Sekte-sekte itu antara lain seperti; Vendata, Sankya, Yoga, Jainisme, Vaisnawa, Siwaismae (Saiva), Brahmaisme, Tantrisme (Tantrayana), dan terakhir adalah agama Hindu Bali (Hindu Dharma). Dalam hal ini penulis akan membahas sekilas tentang Agama Hindu Dharma yang banyak dianut oleh suku Bali di Indonesia. Hal ini menarik karena Pulau Bali atau disebut juga Pulau Dewata dimana mayoritas suku Bali adalah pemeluk agama Hindu.[9]
G. Agama Hindu Bali (Hindu Dharma).
            Aliran agama Hindu Dharma ini nampak merupakan syicritisme antara faham animisme setempat dengan Hinduisme India, dan antara Siwaisme dan Budhisme yang telah mengalami proses rohaniah tipe Jawa. Prinsip-prinsip Hinduisme-Budhisme tetap dipertahankan dalam agama ini, sehingga dewa-dewa yang dipujanya pun berpusat pada Trimurti atau Trisakti yaitu Brahma, Wisnu dan Siwa.
            Disamping itu masih ada dewa-dewa yang dipuja secara insidentil misalnya, dewa Ganesha sebagai lambang ilmu pengetahuan, dewa Kama dan Ratih, dewa lambang cinta kasih; dewa Bregu sebagai dewa sambung ayam, dewa Skanda sebagai dewa perang, dewa Kuwera sebagai dewa kekayaan dan Bayu sebagai dewa angin dan sebagainya.
            Dewa yang dijadikan titik lingkaran pemujaan dalam Hindu Dharma ini adalah Siwa.
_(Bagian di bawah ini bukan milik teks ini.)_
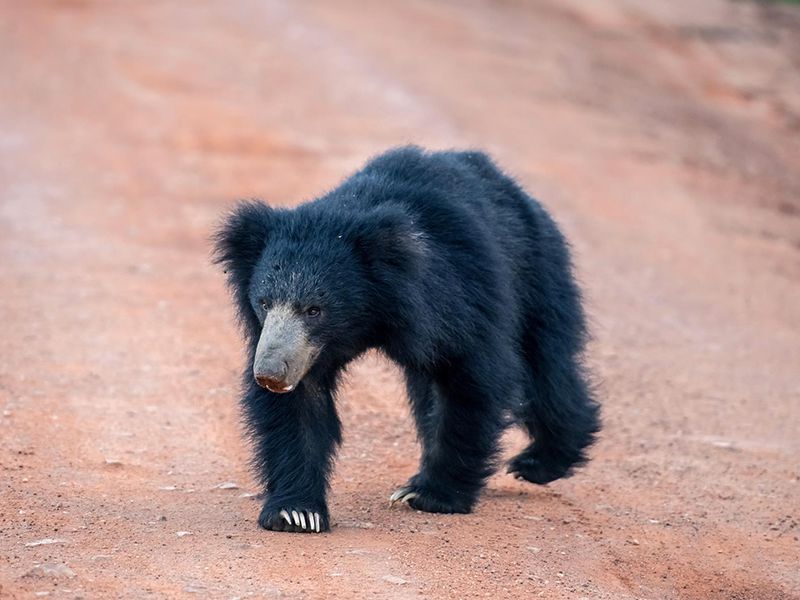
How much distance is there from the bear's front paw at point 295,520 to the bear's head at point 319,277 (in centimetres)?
47

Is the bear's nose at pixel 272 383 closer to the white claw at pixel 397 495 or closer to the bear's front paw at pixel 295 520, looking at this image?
the bear's front paw at pixel 295 520

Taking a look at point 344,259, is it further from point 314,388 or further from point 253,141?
point 253,141

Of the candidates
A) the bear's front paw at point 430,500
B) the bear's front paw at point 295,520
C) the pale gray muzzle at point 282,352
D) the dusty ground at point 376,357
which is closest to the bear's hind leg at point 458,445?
the bear's front paw at point 430,500

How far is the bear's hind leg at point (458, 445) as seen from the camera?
5.14m

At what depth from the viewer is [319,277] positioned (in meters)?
4.72

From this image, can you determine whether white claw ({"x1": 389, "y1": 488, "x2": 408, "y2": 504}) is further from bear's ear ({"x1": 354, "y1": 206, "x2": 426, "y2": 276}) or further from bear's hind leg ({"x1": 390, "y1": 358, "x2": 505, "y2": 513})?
bear's ear ({"x1": 354, "y1": 206, "x2": 426, "y2": 276})

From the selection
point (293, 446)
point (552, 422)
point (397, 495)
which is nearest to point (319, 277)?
point (293, 446)

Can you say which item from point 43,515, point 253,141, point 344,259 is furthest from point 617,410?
point 253,141

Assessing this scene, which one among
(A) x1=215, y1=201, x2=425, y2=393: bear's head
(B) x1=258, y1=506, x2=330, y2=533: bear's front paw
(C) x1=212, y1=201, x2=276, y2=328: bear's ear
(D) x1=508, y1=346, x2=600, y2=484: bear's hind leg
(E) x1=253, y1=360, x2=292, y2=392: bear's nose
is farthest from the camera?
(D) x1=508, y1=346, x2=600, y2=484: bear's hind leg

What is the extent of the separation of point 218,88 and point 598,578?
38.9 feet

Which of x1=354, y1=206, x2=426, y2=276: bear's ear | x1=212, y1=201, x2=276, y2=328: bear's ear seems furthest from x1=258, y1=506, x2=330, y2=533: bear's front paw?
x1=354, y1=206, x2=426, y2=276: bear's ear

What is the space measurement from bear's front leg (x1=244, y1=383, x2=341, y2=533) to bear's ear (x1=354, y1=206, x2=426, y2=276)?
56 cm

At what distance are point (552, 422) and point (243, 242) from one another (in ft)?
5.79

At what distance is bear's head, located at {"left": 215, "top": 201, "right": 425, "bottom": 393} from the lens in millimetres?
4664
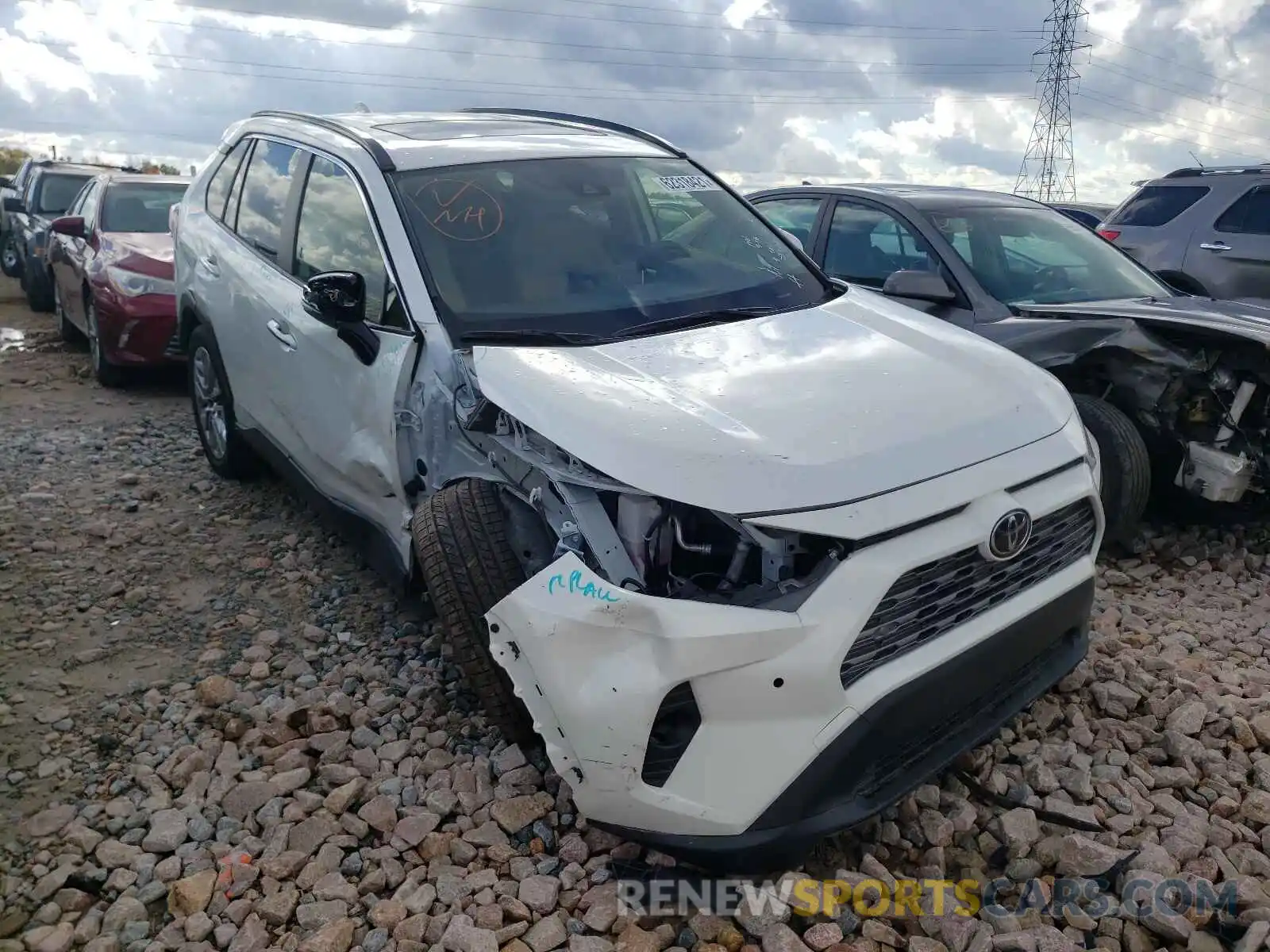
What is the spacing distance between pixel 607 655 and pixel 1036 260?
395cm

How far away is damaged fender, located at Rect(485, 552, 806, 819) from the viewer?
7.00ft

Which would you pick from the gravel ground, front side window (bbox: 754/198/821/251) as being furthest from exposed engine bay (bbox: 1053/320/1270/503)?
front side window (bbox: 754/198/821/251)

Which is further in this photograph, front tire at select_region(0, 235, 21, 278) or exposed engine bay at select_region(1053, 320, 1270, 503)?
front tire at select_region(0, 235, 21, 278)

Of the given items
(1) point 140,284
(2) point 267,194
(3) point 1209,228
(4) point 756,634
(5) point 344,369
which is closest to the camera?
(4) point 756,634

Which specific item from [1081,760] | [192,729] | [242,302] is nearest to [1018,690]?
[1081,760]

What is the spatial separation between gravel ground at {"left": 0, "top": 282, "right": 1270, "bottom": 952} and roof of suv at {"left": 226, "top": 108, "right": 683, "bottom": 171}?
5.53 feet

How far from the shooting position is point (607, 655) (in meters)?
2.21

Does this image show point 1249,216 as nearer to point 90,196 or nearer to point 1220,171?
point 1220,171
Dewa inilah yang sangat ditakuti oleh mereka karena dapat menghancurkan jalan hidup manusia serta alam sekitarnya. Dewa ini pula bilamana banyak dilalaikan orang akan dapat menimbulkan kemarahannya sehingga dapat merusak manusia serta alam pulau Bali khususnya.
            Tetapi disamping membahayakan hidup dewa tersebut juga memberikan kesuburan tanah Bali. Jadi ia dipandang sebagai tokoh dewa yang memiliki kekuatan yang berlawanan dalam satu pribadi. Kekuatan tersebut tergambar dalam penjelmaan-penjelmaannya yang 3 macam bentuknya yaitu sebagai mahakala atau rudra, sebagai mahaguru dan sebagai mahadewa.
            Untuk menghin darihal-hal yang tidak diinginkan, masyarakat Bali senantiasa mengadakan upacara-upacara untuknya. Dalam upacara pemujaan dewa-dewa Hindu Dharma terdapat beberapa macam yajnya (korban). Disamping yajnya kecil dalam tiap keluarga dan dalam proses perkembangan hidupnya. Adapun yajnya besar untuk menjaga alam semesta ini agar tidak hancur, maka terdapat yajnya sebagai berikut:
            BUTTA YAJNYA yaitu korban-korban kepada makhluk halus/dewa penjaga alam, yang mendiami 11 penjuru angin. Butta yajnya tersebut dilakukan dalam 3 macam bentuk upacara korban ialah:
1. Tawur agung, yaitu korban yang dilaksanakan dalam satu tahun      sekali.
2. Tawur panca wali karma, yaitu upacara korban yang dilakukan dalam setiap 10 tahun sekali.
3. Tawur eka dasa rudra, yaitu upacara korban yang diadakan setiap 100 tahun sekali.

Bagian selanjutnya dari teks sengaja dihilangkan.